*WHAT YOU HAVE TO DO*.
Reproduce the records below word for word, starting with the line that contains "What amount of distance" and running through the final line of the records, with both of those lines included. Omit the pictures from your copy.

--------------------------------

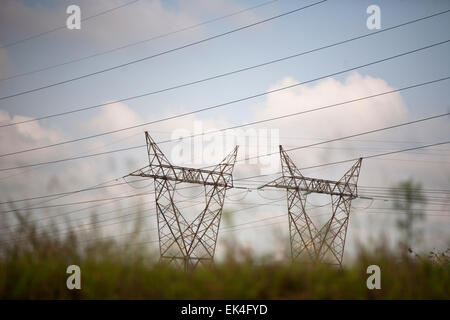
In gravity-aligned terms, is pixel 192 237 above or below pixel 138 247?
below

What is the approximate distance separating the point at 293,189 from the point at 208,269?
20.8 meters

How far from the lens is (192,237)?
21984 mm

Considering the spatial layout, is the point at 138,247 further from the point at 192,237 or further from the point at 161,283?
the point at 192,237

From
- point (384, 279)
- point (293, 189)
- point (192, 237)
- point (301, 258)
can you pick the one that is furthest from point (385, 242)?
point (293, 189)

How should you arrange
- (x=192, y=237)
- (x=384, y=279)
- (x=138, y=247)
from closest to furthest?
(x=384, y=279)
(x=138, y=247)
(x=192, y=237)

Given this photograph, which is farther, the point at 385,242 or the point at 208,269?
the point at 385,242
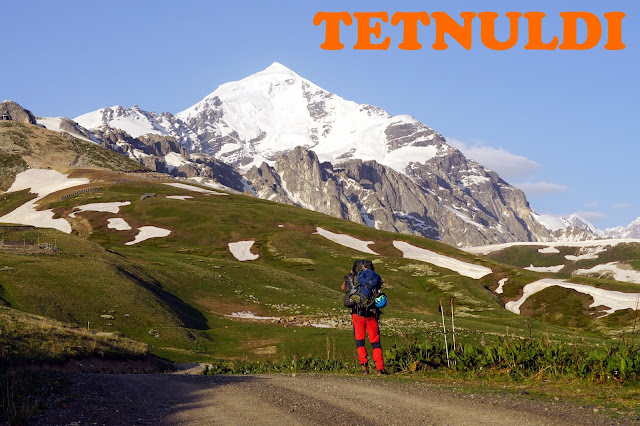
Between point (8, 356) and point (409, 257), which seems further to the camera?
point (409, 257)

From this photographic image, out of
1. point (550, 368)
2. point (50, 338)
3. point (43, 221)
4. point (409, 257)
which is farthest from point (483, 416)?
point (43, 221)

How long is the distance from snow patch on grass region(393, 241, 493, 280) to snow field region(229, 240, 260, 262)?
33.1 m

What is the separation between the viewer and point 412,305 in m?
88.9

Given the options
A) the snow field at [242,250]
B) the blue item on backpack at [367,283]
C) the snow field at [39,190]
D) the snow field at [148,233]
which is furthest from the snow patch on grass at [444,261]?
the blue item on backpack at [367,283]

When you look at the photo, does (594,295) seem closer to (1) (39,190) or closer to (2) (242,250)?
(2) (242,250)

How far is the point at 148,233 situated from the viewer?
124812 millimetres

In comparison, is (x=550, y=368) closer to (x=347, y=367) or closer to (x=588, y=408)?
(x=588, y=408)

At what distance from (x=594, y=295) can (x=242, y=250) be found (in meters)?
61.6

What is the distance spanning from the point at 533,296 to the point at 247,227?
62.3m

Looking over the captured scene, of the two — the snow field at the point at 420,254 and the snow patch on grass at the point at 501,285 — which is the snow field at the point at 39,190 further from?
the snow patch on grass at the point at 501,285

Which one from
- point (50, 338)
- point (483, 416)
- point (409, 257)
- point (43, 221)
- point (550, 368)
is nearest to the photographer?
point (483, 416)

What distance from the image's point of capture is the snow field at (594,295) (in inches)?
3492

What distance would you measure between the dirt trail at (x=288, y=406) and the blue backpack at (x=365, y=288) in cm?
465

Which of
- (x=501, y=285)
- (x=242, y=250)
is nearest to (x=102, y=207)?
(x=242, y=250)
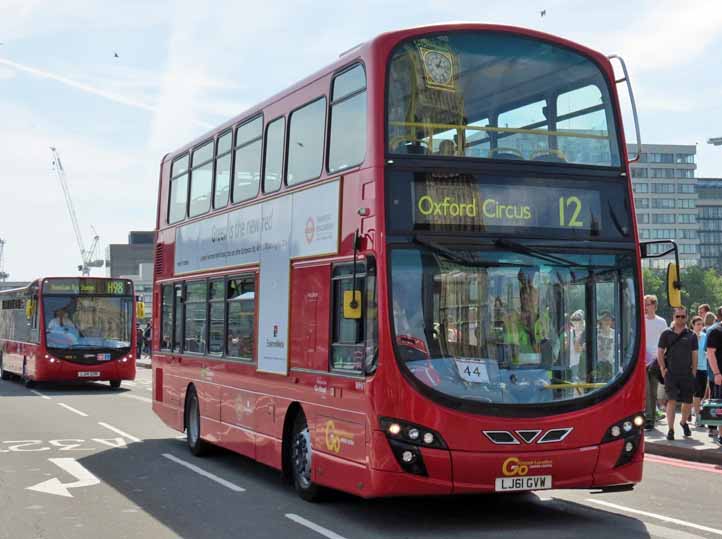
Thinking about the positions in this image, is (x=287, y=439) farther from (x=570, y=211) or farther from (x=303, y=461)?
(x=570, y=211)

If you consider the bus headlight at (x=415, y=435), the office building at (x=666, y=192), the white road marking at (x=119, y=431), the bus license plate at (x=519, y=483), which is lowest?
the white road marking at (x=119, y=431)

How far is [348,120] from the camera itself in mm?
10250

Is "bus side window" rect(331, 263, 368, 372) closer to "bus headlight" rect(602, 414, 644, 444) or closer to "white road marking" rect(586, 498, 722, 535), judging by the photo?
"bus headlight" rect(602, 414, 644, 444)

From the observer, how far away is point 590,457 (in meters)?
9.31

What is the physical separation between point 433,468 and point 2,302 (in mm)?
31035

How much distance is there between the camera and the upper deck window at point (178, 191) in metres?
16.2

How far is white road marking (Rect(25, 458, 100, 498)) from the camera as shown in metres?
11.7

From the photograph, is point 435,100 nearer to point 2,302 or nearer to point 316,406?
point 316,406

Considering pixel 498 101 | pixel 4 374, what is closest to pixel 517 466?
pixel 498 101

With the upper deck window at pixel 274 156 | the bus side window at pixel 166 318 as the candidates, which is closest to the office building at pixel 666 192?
the bus side window at pixel 166 318

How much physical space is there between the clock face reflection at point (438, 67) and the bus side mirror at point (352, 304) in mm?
1921

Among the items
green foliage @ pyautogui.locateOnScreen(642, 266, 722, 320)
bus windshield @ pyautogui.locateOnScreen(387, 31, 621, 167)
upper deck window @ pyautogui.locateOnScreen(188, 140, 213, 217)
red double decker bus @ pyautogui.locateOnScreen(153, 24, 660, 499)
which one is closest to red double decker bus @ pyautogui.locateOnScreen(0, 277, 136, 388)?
upper deck window @ pyautogui.locateOnScreen(188, 140, 213, 217)

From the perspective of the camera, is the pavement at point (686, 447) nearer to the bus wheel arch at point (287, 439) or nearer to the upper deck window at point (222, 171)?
the bus wheel arch at point (287, 439)

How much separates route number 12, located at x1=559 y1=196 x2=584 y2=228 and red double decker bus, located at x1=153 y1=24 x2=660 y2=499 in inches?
0.7
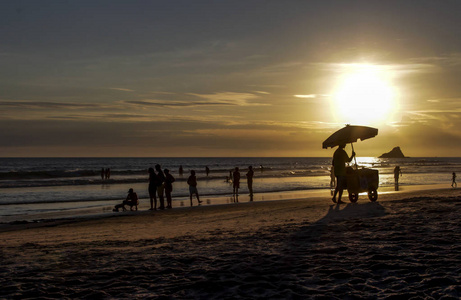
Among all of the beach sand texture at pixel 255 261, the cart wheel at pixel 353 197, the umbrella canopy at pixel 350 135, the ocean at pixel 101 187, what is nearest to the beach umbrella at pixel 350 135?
the umbrella canopy at pixel 350 135

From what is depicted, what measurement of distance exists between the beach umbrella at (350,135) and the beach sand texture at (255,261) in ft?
15.4

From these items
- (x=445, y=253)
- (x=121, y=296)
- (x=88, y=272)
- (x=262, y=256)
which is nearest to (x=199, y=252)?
(x=262, y=256)

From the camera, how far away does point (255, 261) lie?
6551 millimetres

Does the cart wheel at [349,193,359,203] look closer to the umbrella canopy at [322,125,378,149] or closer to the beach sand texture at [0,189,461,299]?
the umbrella canopy at [322,125,378,149]

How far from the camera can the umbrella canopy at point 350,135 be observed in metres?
15.3

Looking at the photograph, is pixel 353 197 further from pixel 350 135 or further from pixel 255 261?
pixel 255 261

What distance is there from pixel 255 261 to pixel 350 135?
9801 mm

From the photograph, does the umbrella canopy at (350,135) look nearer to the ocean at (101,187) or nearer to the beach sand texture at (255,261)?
the beach sand texture at (255,261)

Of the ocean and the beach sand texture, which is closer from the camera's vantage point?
the beach sand texture

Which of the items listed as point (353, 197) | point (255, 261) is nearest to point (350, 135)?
point (353, 197)

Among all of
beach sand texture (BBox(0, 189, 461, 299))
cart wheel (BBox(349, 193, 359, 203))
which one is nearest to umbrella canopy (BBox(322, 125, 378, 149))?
cart wheel (BBox(349, 193, 359, 203))

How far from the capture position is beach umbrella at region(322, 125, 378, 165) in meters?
15.3

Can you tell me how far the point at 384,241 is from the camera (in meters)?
7.62

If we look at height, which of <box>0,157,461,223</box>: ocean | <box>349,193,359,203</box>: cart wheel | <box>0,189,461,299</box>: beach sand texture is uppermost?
<box>349,193,359,203</box>: cart wheel
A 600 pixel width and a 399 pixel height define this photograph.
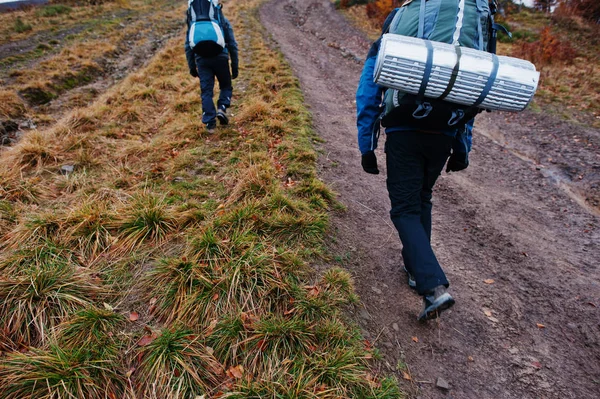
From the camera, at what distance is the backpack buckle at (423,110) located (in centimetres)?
223

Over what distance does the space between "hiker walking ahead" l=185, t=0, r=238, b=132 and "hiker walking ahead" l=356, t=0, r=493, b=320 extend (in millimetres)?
3589

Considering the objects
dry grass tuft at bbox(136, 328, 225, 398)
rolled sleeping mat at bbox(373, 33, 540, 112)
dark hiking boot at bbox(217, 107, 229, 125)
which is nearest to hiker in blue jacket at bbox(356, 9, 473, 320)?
rolled sleeping mat at bbox(373, 33, 540, 112)

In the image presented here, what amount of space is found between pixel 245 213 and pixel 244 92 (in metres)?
5.59

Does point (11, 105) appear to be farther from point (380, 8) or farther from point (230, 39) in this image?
point (380, 8)

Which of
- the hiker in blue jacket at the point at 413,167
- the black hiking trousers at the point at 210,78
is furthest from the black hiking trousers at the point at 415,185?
the black hiking trousers at the point at 210,78

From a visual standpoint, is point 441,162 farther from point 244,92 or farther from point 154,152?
point 244,92

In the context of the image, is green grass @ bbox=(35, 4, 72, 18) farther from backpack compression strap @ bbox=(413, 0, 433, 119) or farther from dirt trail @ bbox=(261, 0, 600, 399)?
backpack compression strap @ bbox=(413, 0, 433, 119)

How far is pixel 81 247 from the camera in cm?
305

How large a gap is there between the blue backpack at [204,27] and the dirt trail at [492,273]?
2.56 m

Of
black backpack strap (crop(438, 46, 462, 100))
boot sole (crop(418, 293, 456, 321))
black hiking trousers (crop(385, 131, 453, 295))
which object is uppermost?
black backpack strap (crop(438, 46, 462, 100))

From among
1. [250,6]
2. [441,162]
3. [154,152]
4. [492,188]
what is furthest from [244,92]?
[250,6]

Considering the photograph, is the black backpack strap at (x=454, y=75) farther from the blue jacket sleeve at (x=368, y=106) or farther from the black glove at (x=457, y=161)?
the black glove at (x=457, y=161)

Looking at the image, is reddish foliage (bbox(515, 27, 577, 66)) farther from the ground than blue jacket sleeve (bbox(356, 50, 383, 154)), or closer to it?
closer to it

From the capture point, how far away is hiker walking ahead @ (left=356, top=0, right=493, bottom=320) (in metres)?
2.22
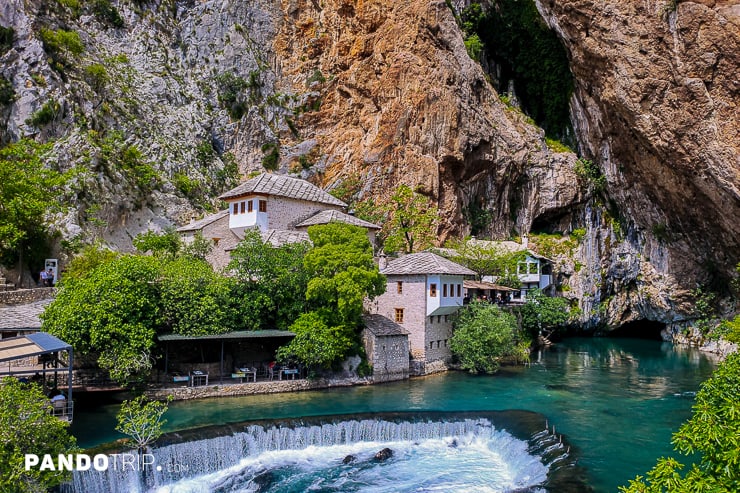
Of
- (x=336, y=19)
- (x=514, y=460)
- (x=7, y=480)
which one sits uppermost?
(x=336, y=19)

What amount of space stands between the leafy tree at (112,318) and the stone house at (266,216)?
11283 mm

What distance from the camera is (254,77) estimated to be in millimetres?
61906

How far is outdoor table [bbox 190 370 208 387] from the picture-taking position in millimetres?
27141

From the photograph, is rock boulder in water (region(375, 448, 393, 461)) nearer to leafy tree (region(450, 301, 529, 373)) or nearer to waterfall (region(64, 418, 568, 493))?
waterfall (region(64, 418, 568, 493))

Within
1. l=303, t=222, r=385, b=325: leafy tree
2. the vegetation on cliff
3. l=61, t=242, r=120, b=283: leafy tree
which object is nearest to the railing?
l=61, t=242, r=120, b=283: leafy tree

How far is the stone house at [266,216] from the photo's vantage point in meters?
37.9

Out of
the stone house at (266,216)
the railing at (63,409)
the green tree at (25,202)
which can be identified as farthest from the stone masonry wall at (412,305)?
the green tree at (25,202)

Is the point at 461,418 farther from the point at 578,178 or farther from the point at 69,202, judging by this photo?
the point at 578,178

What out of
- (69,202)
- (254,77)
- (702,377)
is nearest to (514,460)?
Result: (702,377)

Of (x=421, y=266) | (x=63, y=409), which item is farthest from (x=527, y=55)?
(x=63, y=409)

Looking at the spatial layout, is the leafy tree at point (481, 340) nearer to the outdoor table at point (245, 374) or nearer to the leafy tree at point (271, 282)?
the leafy tree at point (271, 282)

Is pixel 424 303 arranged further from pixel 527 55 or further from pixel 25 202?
pixel 527 55

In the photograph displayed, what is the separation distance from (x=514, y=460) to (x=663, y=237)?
37440mm

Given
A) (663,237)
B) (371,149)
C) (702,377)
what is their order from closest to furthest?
(702,377), (663,237), (371,149)
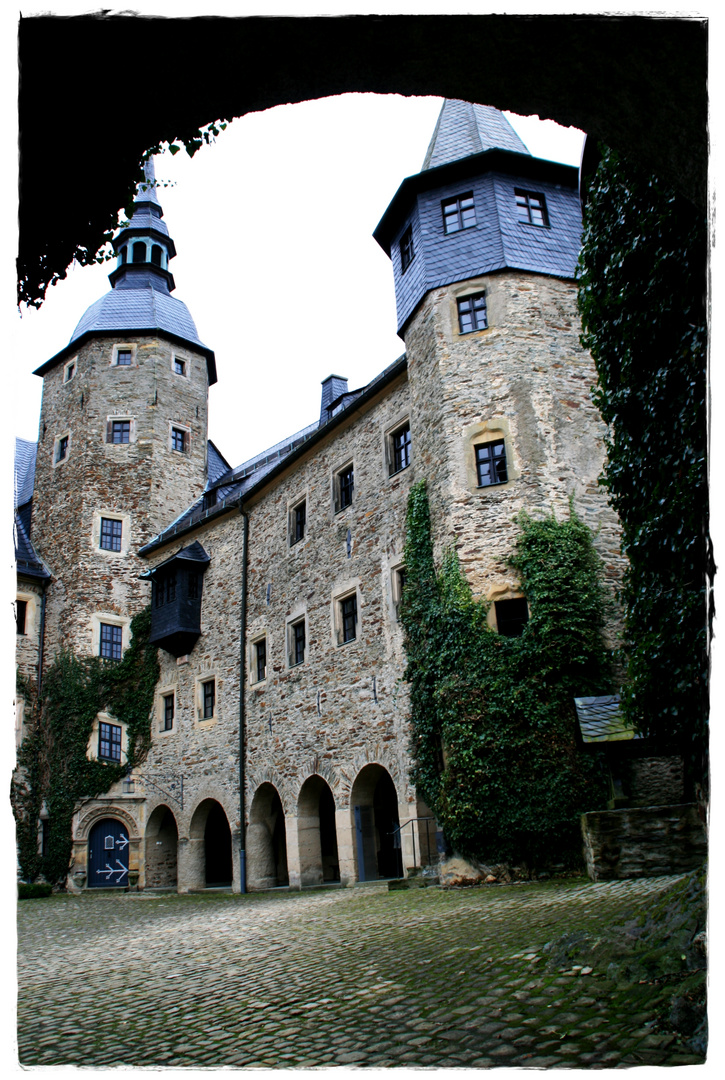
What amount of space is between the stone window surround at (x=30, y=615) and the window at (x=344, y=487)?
443 inches

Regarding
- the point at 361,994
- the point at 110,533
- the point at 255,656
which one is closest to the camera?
the point at 361,994

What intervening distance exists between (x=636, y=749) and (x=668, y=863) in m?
1.47

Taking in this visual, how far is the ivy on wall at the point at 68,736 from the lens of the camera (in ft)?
67.7

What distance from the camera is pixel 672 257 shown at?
4.86 meters

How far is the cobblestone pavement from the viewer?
306cm

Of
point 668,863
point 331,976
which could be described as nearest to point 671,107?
point 331,976

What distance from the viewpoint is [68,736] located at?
2100 centimetres

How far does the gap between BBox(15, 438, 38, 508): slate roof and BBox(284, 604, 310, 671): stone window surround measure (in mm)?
13755

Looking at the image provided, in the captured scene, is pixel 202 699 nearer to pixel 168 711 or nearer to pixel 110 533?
pixel 168 711

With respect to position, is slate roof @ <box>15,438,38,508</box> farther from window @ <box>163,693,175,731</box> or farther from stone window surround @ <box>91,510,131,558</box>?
window @ <box>163,693,175,731</box>

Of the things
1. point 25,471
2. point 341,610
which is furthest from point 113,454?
point 341,610

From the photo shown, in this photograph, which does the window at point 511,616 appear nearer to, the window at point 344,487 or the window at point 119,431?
the window at point 344,487

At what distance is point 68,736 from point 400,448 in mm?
12376

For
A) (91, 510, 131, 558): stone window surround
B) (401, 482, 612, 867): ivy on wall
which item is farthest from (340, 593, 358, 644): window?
(91, 510, 131, 558): stone window surround
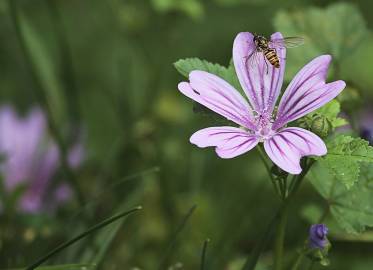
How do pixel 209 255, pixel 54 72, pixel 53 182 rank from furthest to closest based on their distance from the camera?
pixel 54 72 < pixel 53 182 < pixel 209 255

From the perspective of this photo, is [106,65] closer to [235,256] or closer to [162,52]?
[162,52]

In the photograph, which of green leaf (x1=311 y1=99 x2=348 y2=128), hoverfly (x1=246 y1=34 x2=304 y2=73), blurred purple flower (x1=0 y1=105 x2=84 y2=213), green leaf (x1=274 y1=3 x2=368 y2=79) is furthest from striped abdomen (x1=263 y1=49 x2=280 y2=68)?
blurred purple flower (x1=0 y1=105 x2=84 y2=213)

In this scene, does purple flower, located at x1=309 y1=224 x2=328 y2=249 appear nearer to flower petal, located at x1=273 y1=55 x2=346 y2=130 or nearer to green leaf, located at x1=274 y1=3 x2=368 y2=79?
flower petal, located at x1=273 y1=55 x2=346 y2=130

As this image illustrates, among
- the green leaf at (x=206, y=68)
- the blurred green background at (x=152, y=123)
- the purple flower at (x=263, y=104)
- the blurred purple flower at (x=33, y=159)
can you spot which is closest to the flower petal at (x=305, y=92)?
the purple flower at (x=263, y=104)

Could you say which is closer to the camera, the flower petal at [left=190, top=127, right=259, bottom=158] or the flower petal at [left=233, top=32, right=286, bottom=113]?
the flower petal at [left=190, top=127, right=259, bottom=158]

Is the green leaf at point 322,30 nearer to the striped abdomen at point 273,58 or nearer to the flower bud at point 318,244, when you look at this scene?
the striped abdomen at point 273,58

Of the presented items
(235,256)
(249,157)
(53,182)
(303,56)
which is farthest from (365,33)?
(53,182)

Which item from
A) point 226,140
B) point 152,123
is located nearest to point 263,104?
point 226,140
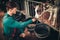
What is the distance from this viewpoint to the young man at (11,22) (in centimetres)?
137

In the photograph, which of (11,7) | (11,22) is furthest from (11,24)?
(11,7)

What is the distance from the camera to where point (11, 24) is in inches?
54.4

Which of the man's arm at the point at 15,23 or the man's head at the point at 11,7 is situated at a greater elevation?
the man's head at the point at 11,7

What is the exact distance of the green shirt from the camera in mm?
1369

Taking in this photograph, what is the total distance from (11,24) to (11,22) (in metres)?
0.01

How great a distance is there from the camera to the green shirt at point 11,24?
4.49 ft

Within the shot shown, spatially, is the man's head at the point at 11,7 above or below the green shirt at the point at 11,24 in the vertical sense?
above

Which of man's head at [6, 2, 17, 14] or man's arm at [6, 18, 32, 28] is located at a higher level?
man's head at [6, 2, 17, 14]

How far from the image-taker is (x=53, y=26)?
134 cm

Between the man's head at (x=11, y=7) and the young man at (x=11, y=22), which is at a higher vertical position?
the man's head at (x=11, y=7)

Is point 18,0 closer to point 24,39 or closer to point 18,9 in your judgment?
point 18,9

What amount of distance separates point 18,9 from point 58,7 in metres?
0.29

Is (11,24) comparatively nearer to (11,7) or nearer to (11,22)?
(11,22)

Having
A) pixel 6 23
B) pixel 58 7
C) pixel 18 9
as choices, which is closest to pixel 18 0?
pixel 18 9
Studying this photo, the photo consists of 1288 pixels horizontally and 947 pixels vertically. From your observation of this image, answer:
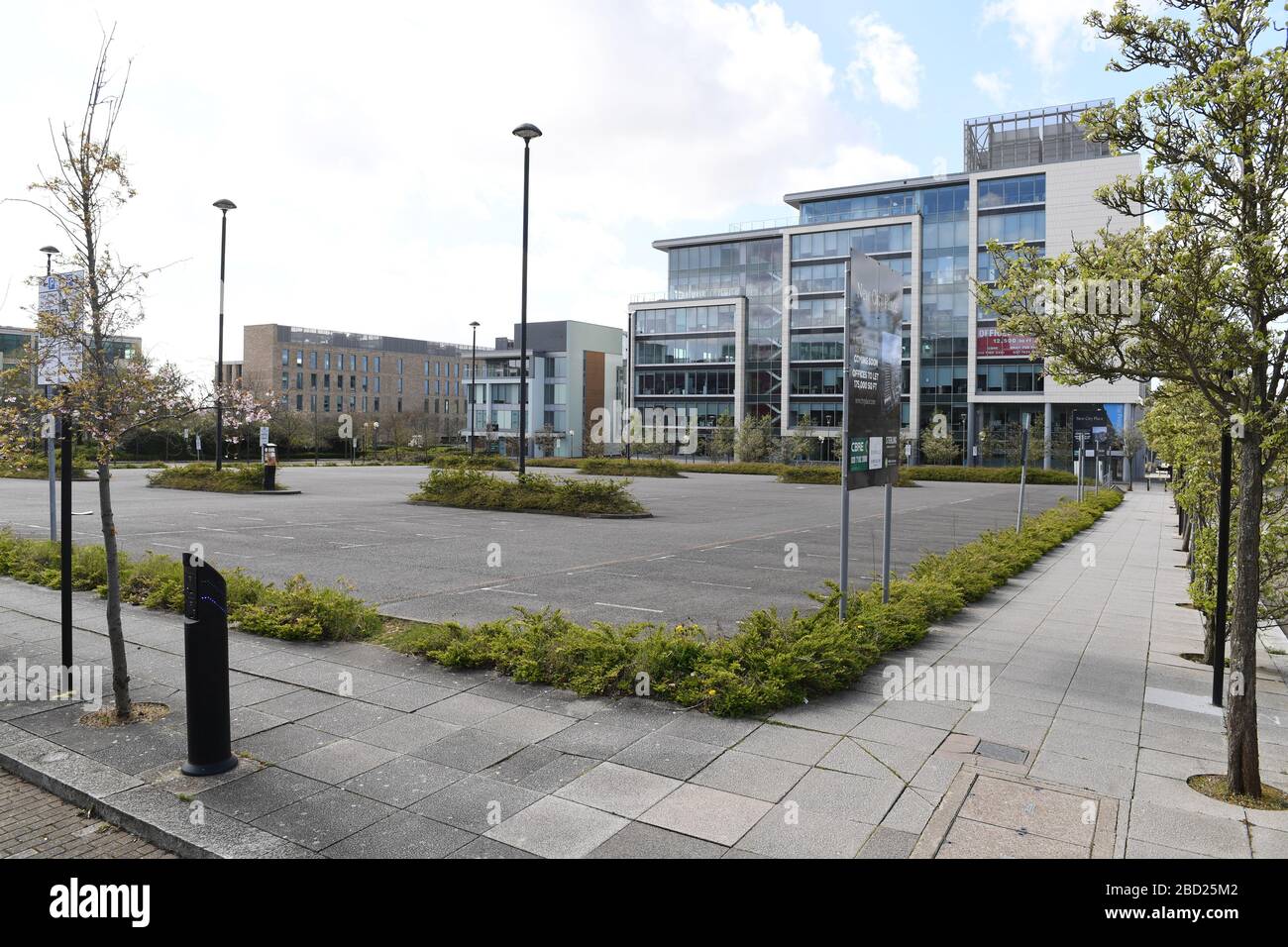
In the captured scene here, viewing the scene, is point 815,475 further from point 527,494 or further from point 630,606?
point 630,606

--------------------------------

*THE REPLY*.
What amount of distance separates point 18,9 from point 58,7 in metres?
0.29

Is (11,24) comparatively nearer to (11,7) or nearer to (11,22)?
(11,22)

Having
A) pixel 6 23
B) pixel 58 7
C) pixel 18 9
as choices, which is closest to pixel 18 0?
pixel 18 9
Studying this photo, the photo consists of 1288 pixels horizontally and 947 pixels vertically. From your observation of this image, answer:
In the captured scene here, viewing the scene, is point 815,475 further from point 527,494 or further from point 630,606?
point 630,606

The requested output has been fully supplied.